----- Dokument -----
Jetzt zeigen sich die Auswirkungen vier jahrzehntelanger sozialistischer Wirtschaft. Jedes Mal, wenn Indien einen Schritt in Richtung Wohlstand macht, tut es das gleichzeitig nur mit Widerwillen, weil es sich in der Opferrolle sieht und der festen Überzeugung ist, der ganzen Welt, besonders den Vereinigten Staaten und dem Westen, einen Gefallen zu tun.

Die zeigte sich zuletzt im November, als Indiens von der Kongresspartei geführte Koalitionsregierung versuchte, Investitionen ausländischer Gesellschaften im organisierten Einzelhandel zu liberalisieren. Proteste der Opposition führten schließlich dazu, dass die Regierung diese Maßnahme wieder zurückzog.

Sein Rückzug und seine Reformblockade erklären, wie Indien in drei Jahren vom Paradebeispiel der Globalisierung zum Nachzügler unter den Ländern mit einer aufstrebenden Volkswirtschaft wurde. In den Jahren 2008 und 2009 hatten Indien und China die Finanzkrise gut überstanden, wurden an den hohen Tisch der G20-Staaten geladen und sollten die Wirtschaft des 21. Jahrhunderts steuern. Als das Jahr 2011 zu Ende ging, lagen jedoch harte Zeiten vor den Interessenvertretern der indischen Wirtschaft.
-----
• _Aufgabenstellung_
Gib aus dem Text über Indiens Wirtschaft die Stelle von „Die zeigte sich“ bis einschließlich „der indischen Wirtschaft.“ wortgetreu wieder. Die Einträge danach sind vom Text unabhängiges Material.
----- Datenauszug -----
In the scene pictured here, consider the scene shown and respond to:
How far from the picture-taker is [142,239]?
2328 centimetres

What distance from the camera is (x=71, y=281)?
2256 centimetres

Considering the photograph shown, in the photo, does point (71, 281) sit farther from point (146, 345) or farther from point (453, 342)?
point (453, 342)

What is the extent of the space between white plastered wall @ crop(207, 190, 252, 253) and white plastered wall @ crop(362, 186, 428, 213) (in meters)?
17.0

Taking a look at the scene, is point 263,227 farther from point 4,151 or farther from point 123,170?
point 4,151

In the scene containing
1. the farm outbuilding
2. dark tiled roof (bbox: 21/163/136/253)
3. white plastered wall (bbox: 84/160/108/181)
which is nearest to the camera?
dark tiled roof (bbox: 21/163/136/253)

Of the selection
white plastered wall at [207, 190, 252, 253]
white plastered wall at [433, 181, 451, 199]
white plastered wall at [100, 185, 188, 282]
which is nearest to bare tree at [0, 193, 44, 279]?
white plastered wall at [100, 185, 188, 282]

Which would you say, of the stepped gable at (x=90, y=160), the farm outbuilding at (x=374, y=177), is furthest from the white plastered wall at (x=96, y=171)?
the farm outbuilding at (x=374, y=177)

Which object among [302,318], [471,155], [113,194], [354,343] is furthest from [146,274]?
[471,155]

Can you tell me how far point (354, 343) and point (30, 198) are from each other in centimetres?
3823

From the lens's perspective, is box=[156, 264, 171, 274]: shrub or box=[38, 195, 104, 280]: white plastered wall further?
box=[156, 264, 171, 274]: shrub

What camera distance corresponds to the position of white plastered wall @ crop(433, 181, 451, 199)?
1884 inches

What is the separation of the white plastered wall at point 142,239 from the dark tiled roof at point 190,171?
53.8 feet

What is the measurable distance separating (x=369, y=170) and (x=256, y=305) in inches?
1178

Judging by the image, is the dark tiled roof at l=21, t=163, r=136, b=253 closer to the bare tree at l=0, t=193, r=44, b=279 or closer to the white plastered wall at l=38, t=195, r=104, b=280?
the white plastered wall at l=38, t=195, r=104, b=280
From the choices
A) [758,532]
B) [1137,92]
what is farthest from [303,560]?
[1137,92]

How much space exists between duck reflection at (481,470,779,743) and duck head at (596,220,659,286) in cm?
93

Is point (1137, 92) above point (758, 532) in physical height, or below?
-----
• _Schriftliche Lösung_
Die zeigte sich zuletzt im November, als Indiens von der Kongresspartei geführte Koalitionsregierung versuchte, Investitionen ausländischer Gesellschaften im organisierten Einzelhandel zu liberalisieren. Proteste der Opposition führten schließlich dazu, dass die Regierung diese Maßnahme wieder zurückzog.

Sein Rückzug und seine Reformblockade erklären, wie Indien in drei Jahren vom Paradebeispiel der Globalisierung zum Nachzügler unter den Ländern mit einer aufstrebenden Volkswirtschaft wurde. In den Jahren 2008 und 2009 hatten Indien und China die Finanzkrise gut überstanden, wurden an den hohen Tisch der G20-Staaten geladen und sollten die Wirtschaft des 21. Jahrhunderts steuern. Als das Jahr 2011 zu Ende ging, lagen jedoch harte Zeiten vor den Interessenvertretern der indischen Wirtschaft.